Park School librarian Laura Amy Schlitz on Monday joined a select group of authors to be twice honored with one of the nation's top prizes for children's literature.

Her 2012 Victorian gothic, "Splendors and Glooms," was named one of three Newbery Honor Books by the American Library Association during a morning news conference in Seattle. An honor book essentially is a runner-up; the winner of the 2013 award was Katherine Applegate's "The One and Only Ivan," about an easygoing gorilla who rescues a baby elephant from a rundown mall and a life of neglect.

"I'm walking around in a happy haze," the 57-year-old Schlitz said.

"I had my hat and coat on and was about to go out the door this morning when the telephone rang at 9:31 a.m. When I picked it up and didn't hear anyone at first, I thought it was someone asking me for money. I almost put the phone down."

Monday's award puts Schlitz in distinguished company. Five years ago she won the big prize — the 2008 Newbery medal — for "Good Masters! Sweet Ladies! Voices from a Medieval Village," a series of monologues about life in an English village in 1255 as told by the local children.

The Newbery and the Caldecott award, for picture books, are the two most prestigious prizes that can be won by children's authors writing in the United States. Since the Newbery Prize first was handed out in 1922, fewer than half of the medal winners have been honored more than once.

The 2008 award came as a bolt from the blue for the previously unknown author. The recognition this year was a different matter. Schlitz has described "Splendors and Glooms" as her magnum opus; the 400-page manuscript consumed more than six years of her life.

"Some part of me wanted dreadfully for this book to win something because I worked so hard on it," Schlitz said. "I loved it so much and hated it so much. I hoped, and tried not to hope. Yesterday, I cleaned my whole house. I was up at midnight on my hands and knees scrubbing the top of my trash can. But I thought, 'If I'm going to be disappointed, it's nicer to be disappointed in a clean place.' "

Steven Englefried said that the Newbery selection committee, which he chairs, sifted through more than 500 children's books before narrowing the pile down to the top four.

"The language in 'Splendors and Glooms' is so perfect," he said, "rich and eloquent and clever.
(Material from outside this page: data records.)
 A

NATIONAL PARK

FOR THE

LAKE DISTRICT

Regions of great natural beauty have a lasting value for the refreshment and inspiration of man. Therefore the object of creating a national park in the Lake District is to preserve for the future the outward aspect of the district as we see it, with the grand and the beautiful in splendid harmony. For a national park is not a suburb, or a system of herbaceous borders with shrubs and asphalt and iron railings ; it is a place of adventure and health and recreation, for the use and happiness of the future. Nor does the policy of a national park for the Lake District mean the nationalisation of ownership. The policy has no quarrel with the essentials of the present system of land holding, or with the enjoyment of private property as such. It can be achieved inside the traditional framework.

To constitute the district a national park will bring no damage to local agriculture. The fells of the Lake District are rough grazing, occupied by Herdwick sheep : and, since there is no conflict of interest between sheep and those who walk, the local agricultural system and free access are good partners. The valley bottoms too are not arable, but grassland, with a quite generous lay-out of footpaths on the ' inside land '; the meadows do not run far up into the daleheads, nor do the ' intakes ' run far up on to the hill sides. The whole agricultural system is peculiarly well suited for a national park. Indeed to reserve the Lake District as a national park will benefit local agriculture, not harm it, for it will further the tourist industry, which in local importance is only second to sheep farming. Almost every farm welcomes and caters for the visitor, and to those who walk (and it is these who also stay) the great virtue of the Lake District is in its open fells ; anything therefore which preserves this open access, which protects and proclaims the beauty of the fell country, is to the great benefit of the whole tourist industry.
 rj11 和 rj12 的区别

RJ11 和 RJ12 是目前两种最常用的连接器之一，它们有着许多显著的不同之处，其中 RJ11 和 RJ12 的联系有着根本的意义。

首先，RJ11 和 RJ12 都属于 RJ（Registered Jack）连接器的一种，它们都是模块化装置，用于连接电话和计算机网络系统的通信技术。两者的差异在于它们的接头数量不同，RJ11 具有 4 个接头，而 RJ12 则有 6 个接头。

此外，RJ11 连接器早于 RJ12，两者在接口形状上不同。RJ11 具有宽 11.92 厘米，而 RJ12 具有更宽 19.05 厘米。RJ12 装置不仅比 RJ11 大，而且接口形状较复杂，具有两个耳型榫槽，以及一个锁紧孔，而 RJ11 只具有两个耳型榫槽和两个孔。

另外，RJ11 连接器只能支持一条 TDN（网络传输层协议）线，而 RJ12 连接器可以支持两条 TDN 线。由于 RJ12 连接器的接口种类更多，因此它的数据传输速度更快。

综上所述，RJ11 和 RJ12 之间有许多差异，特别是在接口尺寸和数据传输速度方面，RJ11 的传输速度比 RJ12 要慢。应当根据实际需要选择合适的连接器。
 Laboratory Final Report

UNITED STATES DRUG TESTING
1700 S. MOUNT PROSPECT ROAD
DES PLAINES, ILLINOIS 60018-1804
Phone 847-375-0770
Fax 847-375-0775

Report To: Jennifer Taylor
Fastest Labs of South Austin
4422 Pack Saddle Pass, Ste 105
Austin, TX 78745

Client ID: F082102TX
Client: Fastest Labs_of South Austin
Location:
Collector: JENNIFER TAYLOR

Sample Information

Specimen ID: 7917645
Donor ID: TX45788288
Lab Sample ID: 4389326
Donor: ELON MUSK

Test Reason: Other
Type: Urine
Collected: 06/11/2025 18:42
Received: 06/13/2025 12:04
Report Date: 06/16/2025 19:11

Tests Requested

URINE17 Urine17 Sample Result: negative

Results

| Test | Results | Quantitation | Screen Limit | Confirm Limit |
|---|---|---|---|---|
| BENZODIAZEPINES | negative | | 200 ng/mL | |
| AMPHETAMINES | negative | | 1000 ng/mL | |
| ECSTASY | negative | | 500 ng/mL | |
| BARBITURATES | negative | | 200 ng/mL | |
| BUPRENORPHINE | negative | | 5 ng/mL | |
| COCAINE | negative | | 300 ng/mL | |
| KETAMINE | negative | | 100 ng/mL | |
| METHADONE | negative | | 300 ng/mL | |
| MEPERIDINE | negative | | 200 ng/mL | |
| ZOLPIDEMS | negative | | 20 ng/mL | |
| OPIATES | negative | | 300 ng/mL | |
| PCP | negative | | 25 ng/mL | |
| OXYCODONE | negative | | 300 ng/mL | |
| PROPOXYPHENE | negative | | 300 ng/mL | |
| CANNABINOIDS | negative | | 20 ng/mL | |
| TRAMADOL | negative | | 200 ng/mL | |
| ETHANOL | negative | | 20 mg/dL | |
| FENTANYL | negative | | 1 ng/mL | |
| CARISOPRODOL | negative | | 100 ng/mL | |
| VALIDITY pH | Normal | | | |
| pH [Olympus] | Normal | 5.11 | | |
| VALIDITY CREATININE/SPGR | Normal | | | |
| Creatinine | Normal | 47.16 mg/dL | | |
The author uses a sort of Victorian Dickensian storytelling style, but she makes it very accessible to young readers. You feel like you're really there in 1860s London. You feel the cold and the damp. There's a dramatic scene at the end of the novel that takes place on the ice, and you feel like you're right out there with her characters."

"Splendors and Glooms" is the story of a poor little rich girl named Clara Wintermute who falls under the spell of an evil puppeteer named Gaspare Grisini. It's up to Grisini's two orphaned assistants, Parsifal and Lizzie Rose, to free her — and themselves.

The other two Newbery honor books for 2013 were "Bomb: The Race to Build — and Steal — the World's Most Dangerous Weapon" by Steve Sheinkin and "Three Times Lucky" by Sheila Turnage.

A celebration in Schlitz's honor was held at the end of the school day Monday at Park School, where the author works part-time as the librarian and resident storyteller.

"Our kids are remarkably lucky that Laura is one of ours," said Park School's top administrator, Daniel Paradis. "I speak not only as the head of Park School, but as a dad whose son thinks that Laura walks on water. I wish every student had a Laura Schlitz in their lives."

Because of Monday's ice storm, school opened two hours late on Monday. When Schlitz arrived shortly after 9:30 a.m., a colleague presented the author with a pearl tiara. Schlitz said she demurred for only a second before allowing herself to be crowned.

"If you're not going to wear a tiara when you win a Newbery Award," Schlitz said Monday, "when are you going to wear one?"